Majority of the frameworks originated from the US (45.6%), Europe (22.8%) and Canada (19.3%). None were from Asia. Most were published between 2001 and 2020 (64.9%). Governmental (including intergovernmental) and academic organizations accounted for majority of framework development (84.2%). Only three frameworks were developed for specific populations (2 for indigenous and 1 for rural), while the rest were for the general or urban population. Two-thirds of the frameworks mentioned some dimension, and these were slightly more frameworks using the lifespan approach compared to the equity approach (29.8% vs. 21.1%).

Domains and subdomains

Majority of the frameworks have between 1 to 5 domains (70.2%) but have more level 2 sub-domains (26.3% have 6–10, 29.8% have 11–20 and 19.3% have >20). The median number of domains and level 2 subdomains are 4 (range 2–16) and 10 (range 0–65), respectively ( S1 Fig ). Half of the frameworks do not have level 3 subdomains. Of those that do, most have >10 (72.4%). The median number of indicators is 18 (range 0–255). Twenty-six frameworks did not have indicators (45.6%). Of those that do, majority have >20 indicators (83.9%).

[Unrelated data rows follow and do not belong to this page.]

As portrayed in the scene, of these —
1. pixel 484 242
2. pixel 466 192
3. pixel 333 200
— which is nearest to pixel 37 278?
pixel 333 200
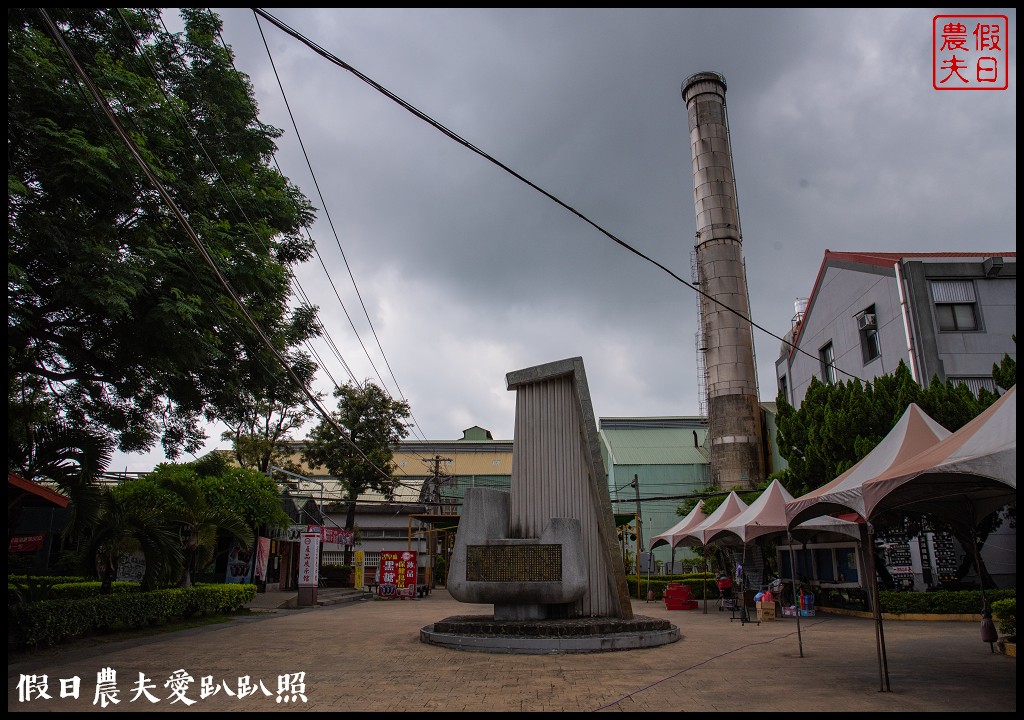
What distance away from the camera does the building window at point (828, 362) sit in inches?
1003

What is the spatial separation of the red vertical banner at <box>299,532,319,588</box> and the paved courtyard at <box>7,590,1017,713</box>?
9.82 metres

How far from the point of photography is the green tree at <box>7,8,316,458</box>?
32.3ft

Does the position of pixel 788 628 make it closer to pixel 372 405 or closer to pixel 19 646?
pixel 19 646

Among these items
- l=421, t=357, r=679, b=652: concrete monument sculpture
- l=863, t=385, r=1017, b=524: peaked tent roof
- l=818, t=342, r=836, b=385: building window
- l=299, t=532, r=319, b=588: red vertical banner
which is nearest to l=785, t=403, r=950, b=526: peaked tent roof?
l=863, t=385, r=1017, b=524: peaked tent roof

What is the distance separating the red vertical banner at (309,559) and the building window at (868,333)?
19.7 meters

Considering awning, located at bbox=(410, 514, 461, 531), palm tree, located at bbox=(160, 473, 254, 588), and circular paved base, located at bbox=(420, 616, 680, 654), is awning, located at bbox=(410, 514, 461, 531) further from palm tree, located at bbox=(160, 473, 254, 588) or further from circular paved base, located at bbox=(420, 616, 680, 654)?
circular paved base, located at bbox=(420, 616, 680, 654)

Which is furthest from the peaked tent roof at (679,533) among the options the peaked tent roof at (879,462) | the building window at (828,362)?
the peaked tent roof at (879,462)

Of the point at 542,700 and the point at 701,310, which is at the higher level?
the point at 701,310

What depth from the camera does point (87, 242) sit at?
399 inches

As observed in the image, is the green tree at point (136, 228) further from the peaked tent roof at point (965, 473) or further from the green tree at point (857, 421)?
the green tree at point (857, 421)

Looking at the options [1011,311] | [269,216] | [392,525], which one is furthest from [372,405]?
[1011,311]

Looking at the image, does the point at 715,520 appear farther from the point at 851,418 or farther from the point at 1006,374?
the point at 1006,374

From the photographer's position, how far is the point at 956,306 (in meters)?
20.5

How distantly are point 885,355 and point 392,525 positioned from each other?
1225 inches
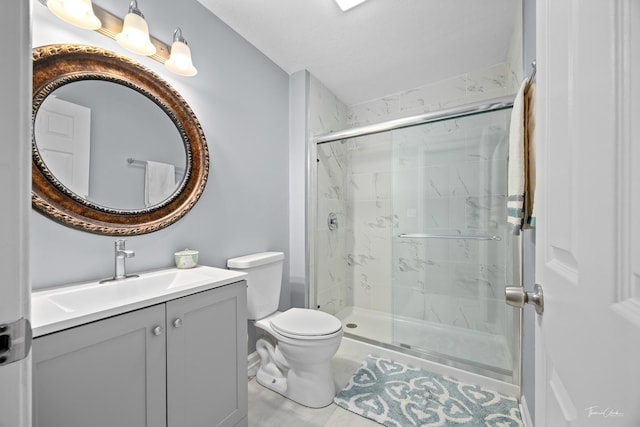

The most common concepts were health, (social) determinants of health, healthcare system and health behaviours ( S2 Fig ). The myriad of domains has gradually accumulated over the years. In frameworks published before 2000, health was the key domain, social determinants of health emerged in the next 2 decades (2001–2020) followed by healthcare system, health behaviours, functional limitations and activities of daily living in the recent frameworks ( S3 Fig ).

For health, most frameworks used summary indicators of health such as mortality and life-expectancy, and indicators of a few selected health conditions. However, four frameworks had longer lists of indicators for specific communicable and non-communicable diseases [ 12 , 26 , 27 , 43 , 50 ]. Of note, psychological or mental health risk factors and/or outcomes feature in 31 (54%) of the frameworks, highlighting its emerging importance [ 12 , 17 – 19 , 22 , 25 – 30 , 32 – 35 , 38 , 39 , 41 – 46 , 48 – 50 , 54 , 56 , 58 , 59 , 62 ].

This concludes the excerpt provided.